If you think it doesn't make sense, you don't know much, do you?

(And "assume 2 kids per family" isn't that unrealistic, given the high mortality rate. If my wife and I have ten kids, half of whom die before they become adults, and another half of whom are eaten by trolls or something, we only added 2.5 adults to the population.)
3rd-May-2008 12:07 am (UTC)
Um... I was just saying it was "normal for a fantasy game". I'm fully aware of age expectancy in the dark ages.

As far as modern day life goes, age expectancy of 50 is not normal. It's why I said "I just realised this was the d&d3e board". Because that's literally what I meant. I commented on this from my Friends Page without realising it was the d&d3e board...

Also my statement of a fantasy game not making sense, still holds. Dragons and trolls and whatnot, you'd have to be insane to believe such things ever existed. Dragons are clearly superior beings, amongst many other fantastical creatures from d&de (mind flayers, etc)... If such creatures ever did exist, they'd probably have killed us all by now.
3rd-May-2008 12:34 am (UTC)
Also my statement of a fantasy game not making sense, still holds. Dragons and trolls and whatnot, you'd have to be insane to believe such things ever existed. Dragons are clearly superior beings, amongst many other fantastical creatures from d&de (mind flayers, etc)... If such creatures ever did exist, they'd probably have killed us all by now.

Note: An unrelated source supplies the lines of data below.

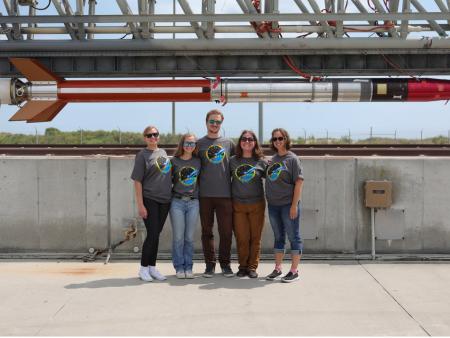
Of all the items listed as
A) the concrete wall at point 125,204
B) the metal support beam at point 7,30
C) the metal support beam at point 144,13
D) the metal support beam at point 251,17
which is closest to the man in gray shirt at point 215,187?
the concrete wall at point 125,204

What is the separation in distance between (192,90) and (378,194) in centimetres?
711

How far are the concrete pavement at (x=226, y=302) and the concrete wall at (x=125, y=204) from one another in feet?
1.77

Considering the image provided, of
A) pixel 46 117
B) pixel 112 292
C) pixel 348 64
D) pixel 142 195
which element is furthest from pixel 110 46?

Nope, sorry. Wrong on all counts.

I'll start with the offensive one -- there's a huge difference between having an unusual, but unfalsifiable, belief, and being mentally ill. The former might think that aliens exist or there is a secret society controlling the world. The latter mispercieves those "maybes" as facts they have experienced. (I don't know if that's more offensive to the mentally ill, or the religious.)

Moving backwards, a fantasy game--or, indeed, any setting or human intellectual construction -- needs to make sense. If it's not internally consistent, it's impossible to advance within. I don't know a DM who doesn't want their setting to follow from logical conclusions after the supernatural facts are established. ("If dragons exist, they must eat...")

Lastly -- if you think dragons or mind flayers are less capable than human beings, you haven't been paying attention. Both creatures have impressive physical might, but they are individualistic and short-sighted, both of which don't tend well to defeating foes that are not.